### Brief
Copy the rows below line for line, keeping every character unchanged.

### Supplied entries

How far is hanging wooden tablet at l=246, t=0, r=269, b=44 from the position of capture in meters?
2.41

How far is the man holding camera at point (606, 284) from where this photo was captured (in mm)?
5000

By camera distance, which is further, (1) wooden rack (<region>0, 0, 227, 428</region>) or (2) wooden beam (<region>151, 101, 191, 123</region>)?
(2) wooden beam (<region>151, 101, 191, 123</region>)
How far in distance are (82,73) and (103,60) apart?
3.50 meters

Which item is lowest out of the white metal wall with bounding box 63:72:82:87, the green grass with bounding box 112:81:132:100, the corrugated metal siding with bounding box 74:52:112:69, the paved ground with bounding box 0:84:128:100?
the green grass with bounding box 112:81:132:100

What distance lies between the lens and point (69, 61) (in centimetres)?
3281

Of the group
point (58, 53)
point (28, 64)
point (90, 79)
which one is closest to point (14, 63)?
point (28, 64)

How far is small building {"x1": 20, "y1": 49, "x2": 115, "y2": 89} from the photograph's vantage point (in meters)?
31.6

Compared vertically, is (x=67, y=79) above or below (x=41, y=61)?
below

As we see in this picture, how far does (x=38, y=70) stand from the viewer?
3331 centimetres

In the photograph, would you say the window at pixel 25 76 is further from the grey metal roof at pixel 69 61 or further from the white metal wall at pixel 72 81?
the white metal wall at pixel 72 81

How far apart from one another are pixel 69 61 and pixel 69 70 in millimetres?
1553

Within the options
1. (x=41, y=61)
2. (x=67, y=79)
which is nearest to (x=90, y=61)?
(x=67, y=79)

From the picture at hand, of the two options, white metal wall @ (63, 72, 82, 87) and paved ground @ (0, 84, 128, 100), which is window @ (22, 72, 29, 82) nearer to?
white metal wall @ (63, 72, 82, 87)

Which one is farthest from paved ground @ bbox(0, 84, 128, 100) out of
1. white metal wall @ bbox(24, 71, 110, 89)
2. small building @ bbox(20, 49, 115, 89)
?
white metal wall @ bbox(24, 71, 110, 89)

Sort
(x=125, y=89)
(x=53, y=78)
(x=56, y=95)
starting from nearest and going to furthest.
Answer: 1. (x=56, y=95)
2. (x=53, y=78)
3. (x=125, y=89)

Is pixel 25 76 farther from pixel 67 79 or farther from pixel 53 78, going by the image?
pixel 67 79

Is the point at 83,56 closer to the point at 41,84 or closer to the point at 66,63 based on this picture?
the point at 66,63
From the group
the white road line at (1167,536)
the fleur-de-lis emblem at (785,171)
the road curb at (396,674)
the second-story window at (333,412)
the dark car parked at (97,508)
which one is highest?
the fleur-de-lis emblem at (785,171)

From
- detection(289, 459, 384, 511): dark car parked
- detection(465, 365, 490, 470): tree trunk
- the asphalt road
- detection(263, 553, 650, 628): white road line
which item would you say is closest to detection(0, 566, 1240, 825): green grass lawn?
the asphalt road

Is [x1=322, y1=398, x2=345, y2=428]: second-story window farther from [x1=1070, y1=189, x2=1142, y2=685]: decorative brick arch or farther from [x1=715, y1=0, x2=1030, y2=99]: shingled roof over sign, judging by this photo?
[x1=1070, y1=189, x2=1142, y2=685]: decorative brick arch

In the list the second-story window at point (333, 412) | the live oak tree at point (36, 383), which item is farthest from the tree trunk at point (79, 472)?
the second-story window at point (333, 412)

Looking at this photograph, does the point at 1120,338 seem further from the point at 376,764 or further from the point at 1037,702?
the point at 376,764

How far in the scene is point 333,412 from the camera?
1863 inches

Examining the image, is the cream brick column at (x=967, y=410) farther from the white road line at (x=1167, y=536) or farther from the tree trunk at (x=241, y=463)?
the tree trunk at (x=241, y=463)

### Task solution
How far is hanging wooden tablet at l=246, t=0, r=269, b=44 from the position of capture in meters?
2.41

How far is the man holding camera at point (606, 284) from where this photo was captured (in mm)?
5000

By camera distance, which is further, (1) wooden rack (<region>0, 0, 227, 428</region>) or (2) wooden beam (<region>151, 101, 191, 123</region>)?
(2) wooden beam (<region>151, 101, 191, 123</region>)
How far in distance are (82,73) and (103,60) apart?
3.50 meters

Which item is lowest out of the white metal wall with bounding box 63:72:82:87, the green grass with bounding box 112:81:132:100, the corrugated metal siding with bounding box 74:52:112:69, the paved ground with bounding box 0:84:128:100?
the green grass with bounding box 112:81:132:100

What distance lies between the lens and point (69, 61) (in centimetres)?
3281

Of the group
point (58, 53)
point (28, 64)
point (90, 79)
which one is closest to point (14, 63)?
point (28, 64)

How far is small building {"x1": 20, "y1": 49, "x2": 115, "y2": 89} from the photograph's vantage point (in meters)?
31.6

Compared vertically, is (x=67, y=79) above or below (x=41, y=61)?
below

As we see in this picture, how far does (x=38, y=70) stand from the viewer?
3331 centimetres

In the photograph, would you say the window at pixel 25 76 is further from the grey metal roof at pixel 69 61 or further from the white metal wall at pixel 72 81?
the white metal wall at pixel 72 81

How far apart from one another are pixel 69 61 and pixel 69 70 in millimetres?
1553

Within the options
1. (x=41, y=61)
2. (x=67, y=79)
which is nearest to (x=90, y=61)?
(x=67, y=79)

From the picture at hand, of the two options, white metal wall @ (63, 72, 82, 87) and paved ground @ (0, 84, 128, 100), which is window @ (22, 72, 29, 82) nearer to?
white metal wall @ (63, 72, 82, 87)

Which one is farthest from paved ground @ bbox(0, 84, 128, 100) out of
1. white metal wall @ bbox(24, 71, 110, 89)
2. small building @ bbox(20, 49, 115, 89)
?
white metal wall @ bbox(24, 71, 110, 89)

Sort
(x=125, y=89)
(x=53, y=78)
(x=56, y=95)
starting from nearest and going to furthest.
Answer: 1. (x=56, y=95)
2. (x=53, y=78)
3. (x=125, y=89)

Is pixel 25 76 farther from pixel 67 79 or farther from pixel 53 78, going by the image?
pixel 67 79

Is the point at 83,56 closer to the point at 41,84 or closer to the point at 66,63 based on this picture?
the point at 66,63
From the group
the white road line at (1167,536)
the fleur-de-lis emblem at (785,171)
the road curb at (396,674)
the second-story window at (333,412)
the dark car parked at (97,508)
which one is highest?
the fleur-de-lis emblem at (785,171)

From
- detection(289, 459, 384, 511): dark car parked
- detection(465, 365, 490, 470): tree trunk
- the asphalt road
- detection(263, 553, 650, 628): white road line
which item would you say is closest to detection(0, 566, 1240, 825): green grass lawn?
the asphalt road

Is [x1=322, y1=398, x2=345, y2=428]: second-story window farther from [x1=1070, y1=189, x2=1142, y2=685]: decorative brick arch or farther from [x1=715, y1=0, x2=1030, y2=99]: shingled roof over sign, judging by this photo?
[x1=1070, y1=189, x2=1142, y2=685]: decorative brick arch

In the list the second-story window at point (333, 412) | the live oak tree at point (36, 383), which item is farthest from the tree trunk at point (79, 472)?
the second-story window at point (333, 412)

Looking at this photograph, does the point at 1120,338 seem further from the point at 376,764 or further from the point at 1037,702?
the point at 376,764

How far in the scene is point 333,412 from the camera?
1863 inches

Examining the image, is the cream brick column at (x=967, y=410) farther from the white road line at (x=1167, y=536) or farther from the tree trunk at (x=241, y=463)?
the tree trunk at (x=241, y=463)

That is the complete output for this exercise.